I would say just south of the equator (but within 500 km) and above 1,000 m.

posted on Apr, 18 2011 @ 11:39 PM

Originally posted by connorromanow
after looking around alberta, it seems safe to me. no volcanos, faultlines, its inland enough to avoid earthquakes and tsunamis. large forests and plains with wildlife and wild edibles(cant immdiatly remember most outside of dandilions and indian paintbrush, wildberries). the only reall problem is the massive snow fall and winter conditions that can last from november to late april(sometimes into may)

I hope your right... but reallly, I would agree, except on one thing, our snow fall gives us fresh water. To all of everyone, Canada might have the fresh water, but we put up with the snowfall to get it. So there.......

Seriously, I love all you americans, but ....

posted on Apr, 19 2011 @ 12:30 AM
CANADA!!! well Northern Canada. No fault lines, no oceans, no people....

You guys are going to jinx the Aussies!

posted on Apr, 19 2011 @ 02:33 AM
Subterranean locations...

posted on Apr, 19 2011 @ 03:30 AM
This is considered to be the safest place-- The shrine(house) of the supreme god(creator) in the gifu mountains in japan. Believe it or not ! The problem is whether you are allowed to remain inside for any time period. Any way, it is your destiny as to whether any of us will survive through the great earth changes.

posted on Apr, 19 2011 @ 04:00 AM
reply to post by nakiannunaki

The safest "place" you can find is your own belief and confidence that you will survive.

In the end, that's all the safety there is.

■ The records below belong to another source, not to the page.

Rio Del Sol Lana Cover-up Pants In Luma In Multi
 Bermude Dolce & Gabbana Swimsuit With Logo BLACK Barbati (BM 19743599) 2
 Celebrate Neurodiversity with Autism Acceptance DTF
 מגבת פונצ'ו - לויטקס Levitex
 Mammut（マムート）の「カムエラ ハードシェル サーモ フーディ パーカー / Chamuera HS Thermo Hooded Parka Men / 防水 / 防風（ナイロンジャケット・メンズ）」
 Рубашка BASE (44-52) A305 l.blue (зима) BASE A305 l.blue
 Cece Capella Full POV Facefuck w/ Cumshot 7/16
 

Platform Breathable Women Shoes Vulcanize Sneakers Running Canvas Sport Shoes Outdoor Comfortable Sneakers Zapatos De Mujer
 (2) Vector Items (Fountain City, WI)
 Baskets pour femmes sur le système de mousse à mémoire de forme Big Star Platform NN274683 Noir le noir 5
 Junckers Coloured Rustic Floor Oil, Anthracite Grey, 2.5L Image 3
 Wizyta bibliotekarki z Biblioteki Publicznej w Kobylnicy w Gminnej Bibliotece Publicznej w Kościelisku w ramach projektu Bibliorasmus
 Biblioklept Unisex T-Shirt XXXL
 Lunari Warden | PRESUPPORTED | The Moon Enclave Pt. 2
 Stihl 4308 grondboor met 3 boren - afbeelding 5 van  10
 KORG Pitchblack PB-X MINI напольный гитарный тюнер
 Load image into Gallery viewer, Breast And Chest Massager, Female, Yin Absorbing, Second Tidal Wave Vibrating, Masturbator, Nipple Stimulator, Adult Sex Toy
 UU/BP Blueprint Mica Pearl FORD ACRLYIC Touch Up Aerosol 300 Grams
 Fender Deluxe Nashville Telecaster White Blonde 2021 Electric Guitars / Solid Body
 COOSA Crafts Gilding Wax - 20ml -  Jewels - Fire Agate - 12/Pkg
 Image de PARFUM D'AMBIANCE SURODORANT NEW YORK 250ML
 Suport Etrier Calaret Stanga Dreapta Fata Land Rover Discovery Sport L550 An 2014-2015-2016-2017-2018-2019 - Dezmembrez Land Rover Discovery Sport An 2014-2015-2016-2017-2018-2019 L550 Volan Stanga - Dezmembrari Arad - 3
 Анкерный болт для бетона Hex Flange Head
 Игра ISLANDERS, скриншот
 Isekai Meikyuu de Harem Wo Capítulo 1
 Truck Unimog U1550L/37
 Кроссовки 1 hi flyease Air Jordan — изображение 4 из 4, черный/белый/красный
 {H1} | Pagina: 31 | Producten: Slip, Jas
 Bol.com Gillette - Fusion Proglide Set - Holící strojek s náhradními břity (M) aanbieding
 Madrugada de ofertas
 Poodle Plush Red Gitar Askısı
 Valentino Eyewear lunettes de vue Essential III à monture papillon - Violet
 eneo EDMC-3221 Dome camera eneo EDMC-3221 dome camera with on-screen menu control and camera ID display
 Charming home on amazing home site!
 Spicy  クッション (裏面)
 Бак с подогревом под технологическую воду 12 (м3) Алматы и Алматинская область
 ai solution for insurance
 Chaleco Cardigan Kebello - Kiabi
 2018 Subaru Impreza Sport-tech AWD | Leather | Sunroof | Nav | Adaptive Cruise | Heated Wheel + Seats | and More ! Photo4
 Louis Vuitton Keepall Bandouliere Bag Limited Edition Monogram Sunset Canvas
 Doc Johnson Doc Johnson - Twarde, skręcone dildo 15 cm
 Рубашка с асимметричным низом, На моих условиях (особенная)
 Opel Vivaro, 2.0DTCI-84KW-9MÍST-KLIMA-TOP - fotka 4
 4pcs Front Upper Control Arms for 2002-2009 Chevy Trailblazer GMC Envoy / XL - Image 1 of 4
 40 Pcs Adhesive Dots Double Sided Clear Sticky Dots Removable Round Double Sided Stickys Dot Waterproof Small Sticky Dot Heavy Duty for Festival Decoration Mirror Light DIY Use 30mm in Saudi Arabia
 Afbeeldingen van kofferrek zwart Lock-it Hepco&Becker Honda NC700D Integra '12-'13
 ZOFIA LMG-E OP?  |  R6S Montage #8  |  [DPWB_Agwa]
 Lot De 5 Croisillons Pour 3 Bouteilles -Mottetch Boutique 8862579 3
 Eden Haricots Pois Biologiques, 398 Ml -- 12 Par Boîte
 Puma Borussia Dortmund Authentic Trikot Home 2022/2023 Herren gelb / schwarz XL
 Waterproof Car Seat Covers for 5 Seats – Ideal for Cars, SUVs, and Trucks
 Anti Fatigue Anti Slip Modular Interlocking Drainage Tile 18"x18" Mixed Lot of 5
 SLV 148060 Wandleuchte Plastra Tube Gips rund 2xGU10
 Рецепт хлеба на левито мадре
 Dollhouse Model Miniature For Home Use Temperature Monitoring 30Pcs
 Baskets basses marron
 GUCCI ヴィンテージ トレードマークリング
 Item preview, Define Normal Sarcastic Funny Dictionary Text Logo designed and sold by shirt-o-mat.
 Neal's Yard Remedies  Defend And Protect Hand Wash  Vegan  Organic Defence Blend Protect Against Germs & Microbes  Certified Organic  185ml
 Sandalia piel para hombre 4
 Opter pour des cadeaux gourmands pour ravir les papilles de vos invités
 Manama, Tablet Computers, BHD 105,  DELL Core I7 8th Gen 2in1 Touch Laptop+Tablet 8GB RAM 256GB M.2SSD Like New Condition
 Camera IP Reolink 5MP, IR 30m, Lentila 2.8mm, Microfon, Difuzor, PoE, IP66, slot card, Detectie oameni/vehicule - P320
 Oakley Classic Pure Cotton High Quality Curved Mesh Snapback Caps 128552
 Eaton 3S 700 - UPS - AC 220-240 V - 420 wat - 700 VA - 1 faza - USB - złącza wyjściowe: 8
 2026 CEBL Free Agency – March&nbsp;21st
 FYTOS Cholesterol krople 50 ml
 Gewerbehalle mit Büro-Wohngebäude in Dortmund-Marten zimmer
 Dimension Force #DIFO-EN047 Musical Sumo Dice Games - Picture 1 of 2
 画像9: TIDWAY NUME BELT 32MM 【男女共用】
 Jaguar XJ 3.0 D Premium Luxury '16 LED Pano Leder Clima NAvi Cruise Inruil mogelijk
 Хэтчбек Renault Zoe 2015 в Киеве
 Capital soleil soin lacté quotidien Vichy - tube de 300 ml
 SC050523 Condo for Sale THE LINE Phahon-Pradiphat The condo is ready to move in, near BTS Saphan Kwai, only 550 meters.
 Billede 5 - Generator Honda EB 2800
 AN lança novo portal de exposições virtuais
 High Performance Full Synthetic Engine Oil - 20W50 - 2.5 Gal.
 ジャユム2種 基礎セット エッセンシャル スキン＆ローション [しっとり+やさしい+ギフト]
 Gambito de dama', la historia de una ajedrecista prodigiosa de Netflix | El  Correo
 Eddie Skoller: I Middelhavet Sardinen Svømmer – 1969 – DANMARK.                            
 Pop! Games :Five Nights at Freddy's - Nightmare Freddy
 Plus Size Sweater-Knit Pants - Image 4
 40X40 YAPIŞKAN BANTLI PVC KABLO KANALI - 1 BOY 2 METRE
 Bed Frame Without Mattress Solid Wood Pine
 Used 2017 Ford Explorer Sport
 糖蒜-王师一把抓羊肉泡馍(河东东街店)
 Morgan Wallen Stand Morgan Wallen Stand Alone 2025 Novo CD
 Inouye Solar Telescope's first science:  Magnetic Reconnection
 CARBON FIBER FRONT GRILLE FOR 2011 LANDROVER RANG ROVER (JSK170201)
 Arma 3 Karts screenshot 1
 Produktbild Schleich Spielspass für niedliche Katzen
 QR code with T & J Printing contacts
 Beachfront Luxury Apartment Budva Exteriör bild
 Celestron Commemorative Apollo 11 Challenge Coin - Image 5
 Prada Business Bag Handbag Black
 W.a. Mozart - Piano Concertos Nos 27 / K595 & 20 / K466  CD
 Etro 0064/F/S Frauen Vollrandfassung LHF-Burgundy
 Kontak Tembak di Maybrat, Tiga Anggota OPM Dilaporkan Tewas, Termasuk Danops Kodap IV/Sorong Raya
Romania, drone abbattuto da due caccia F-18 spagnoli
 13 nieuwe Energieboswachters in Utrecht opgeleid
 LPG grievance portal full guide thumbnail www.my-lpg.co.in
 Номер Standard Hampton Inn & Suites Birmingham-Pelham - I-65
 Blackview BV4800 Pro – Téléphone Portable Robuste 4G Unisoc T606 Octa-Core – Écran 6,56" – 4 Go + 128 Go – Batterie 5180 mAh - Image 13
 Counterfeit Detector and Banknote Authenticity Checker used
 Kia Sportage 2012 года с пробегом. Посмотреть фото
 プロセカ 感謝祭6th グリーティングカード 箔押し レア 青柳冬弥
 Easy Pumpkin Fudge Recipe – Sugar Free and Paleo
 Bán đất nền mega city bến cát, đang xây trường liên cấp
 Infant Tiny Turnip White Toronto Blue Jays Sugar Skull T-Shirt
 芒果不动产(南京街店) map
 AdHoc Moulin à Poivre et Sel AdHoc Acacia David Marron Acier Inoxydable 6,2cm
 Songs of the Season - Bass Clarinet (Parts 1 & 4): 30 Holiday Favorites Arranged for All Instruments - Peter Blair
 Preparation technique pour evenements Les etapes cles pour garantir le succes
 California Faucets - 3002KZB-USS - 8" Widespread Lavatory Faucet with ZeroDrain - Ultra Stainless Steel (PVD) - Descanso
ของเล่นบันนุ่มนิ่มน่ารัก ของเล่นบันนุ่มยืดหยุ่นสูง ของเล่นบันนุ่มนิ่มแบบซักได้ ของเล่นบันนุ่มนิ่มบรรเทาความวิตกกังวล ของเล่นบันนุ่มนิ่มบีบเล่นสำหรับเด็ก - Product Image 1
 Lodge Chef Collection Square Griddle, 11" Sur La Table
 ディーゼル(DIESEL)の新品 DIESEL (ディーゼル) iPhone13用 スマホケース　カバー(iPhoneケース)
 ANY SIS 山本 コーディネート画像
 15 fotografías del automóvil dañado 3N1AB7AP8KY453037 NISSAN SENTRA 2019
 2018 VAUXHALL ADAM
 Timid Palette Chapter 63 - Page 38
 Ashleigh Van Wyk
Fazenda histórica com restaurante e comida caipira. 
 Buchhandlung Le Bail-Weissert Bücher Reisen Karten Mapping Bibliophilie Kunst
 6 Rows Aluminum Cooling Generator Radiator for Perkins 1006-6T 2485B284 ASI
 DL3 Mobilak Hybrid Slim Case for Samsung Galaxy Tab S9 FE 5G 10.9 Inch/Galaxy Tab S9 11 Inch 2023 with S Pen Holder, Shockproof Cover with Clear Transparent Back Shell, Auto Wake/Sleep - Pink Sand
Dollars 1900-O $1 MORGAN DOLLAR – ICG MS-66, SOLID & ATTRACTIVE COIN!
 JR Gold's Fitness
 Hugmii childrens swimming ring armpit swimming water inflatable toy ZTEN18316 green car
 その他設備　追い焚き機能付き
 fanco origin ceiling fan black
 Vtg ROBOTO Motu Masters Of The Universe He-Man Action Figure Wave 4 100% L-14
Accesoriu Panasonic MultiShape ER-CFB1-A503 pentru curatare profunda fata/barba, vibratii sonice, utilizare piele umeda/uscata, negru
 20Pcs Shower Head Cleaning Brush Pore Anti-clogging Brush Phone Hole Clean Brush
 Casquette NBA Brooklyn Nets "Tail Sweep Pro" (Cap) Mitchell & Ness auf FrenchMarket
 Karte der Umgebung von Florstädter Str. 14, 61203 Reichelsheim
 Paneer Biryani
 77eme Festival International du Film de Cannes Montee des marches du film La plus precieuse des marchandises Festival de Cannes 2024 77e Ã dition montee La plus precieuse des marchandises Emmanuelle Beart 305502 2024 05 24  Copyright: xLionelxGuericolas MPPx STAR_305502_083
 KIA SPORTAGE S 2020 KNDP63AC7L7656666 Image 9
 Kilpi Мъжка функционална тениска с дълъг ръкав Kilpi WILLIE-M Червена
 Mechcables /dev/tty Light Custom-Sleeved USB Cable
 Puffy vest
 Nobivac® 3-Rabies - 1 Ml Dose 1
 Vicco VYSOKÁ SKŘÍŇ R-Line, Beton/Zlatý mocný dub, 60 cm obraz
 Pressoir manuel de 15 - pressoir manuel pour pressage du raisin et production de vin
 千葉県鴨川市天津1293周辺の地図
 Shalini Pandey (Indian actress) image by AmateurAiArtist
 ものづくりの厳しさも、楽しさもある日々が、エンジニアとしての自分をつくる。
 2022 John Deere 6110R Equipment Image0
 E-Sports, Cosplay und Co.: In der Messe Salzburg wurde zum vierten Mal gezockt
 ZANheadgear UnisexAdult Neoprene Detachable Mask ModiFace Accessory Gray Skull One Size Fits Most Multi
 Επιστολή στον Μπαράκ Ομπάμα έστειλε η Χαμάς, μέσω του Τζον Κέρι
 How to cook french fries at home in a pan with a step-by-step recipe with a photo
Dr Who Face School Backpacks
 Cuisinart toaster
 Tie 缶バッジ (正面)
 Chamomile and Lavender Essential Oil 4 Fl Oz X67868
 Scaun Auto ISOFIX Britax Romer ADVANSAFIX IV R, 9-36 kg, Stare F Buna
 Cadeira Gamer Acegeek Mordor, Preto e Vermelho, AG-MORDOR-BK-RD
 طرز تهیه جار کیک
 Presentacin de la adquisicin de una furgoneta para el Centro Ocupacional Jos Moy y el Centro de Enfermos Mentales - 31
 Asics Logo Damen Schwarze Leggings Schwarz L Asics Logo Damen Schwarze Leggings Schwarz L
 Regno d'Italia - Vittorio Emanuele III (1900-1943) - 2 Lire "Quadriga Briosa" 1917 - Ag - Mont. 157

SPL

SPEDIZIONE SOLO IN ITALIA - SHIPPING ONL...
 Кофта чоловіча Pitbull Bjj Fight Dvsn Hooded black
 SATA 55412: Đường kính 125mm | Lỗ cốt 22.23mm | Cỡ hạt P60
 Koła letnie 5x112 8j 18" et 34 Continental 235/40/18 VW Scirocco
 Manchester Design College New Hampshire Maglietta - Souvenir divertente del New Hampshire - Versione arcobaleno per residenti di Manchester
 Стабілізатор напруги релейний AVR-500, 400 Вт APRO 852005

posted on Apr, 19 2011 @ 02:18 PM
reply to post by nakiannunaki

I also live in London and I've been thinking about the same kind of thing, but don't really want to leave the country. My initial thoughts are anyway at least 50 miles from a nuclear reactor, and somewhere preferably high above sea level.

So I guess that means moving up north? Scotland?

posted on Apr, 19 2011 @ 08:19 PM
It's hard to say because nobody knows what may happen for sure.

Just factor in some key points and make a decision.

In my opinion (which is usually worthless)

Stay away from the coastlines
Stay away from fault lines
Stay away from large populations (good idea no matter what the scenario)
Stay out of volcanic areas
Stay away from low lying areas
Stay away from military installations or targets of strategic importance to
I like sparsely populated areas around 5,000' elevation or higher that's not near a large fault line.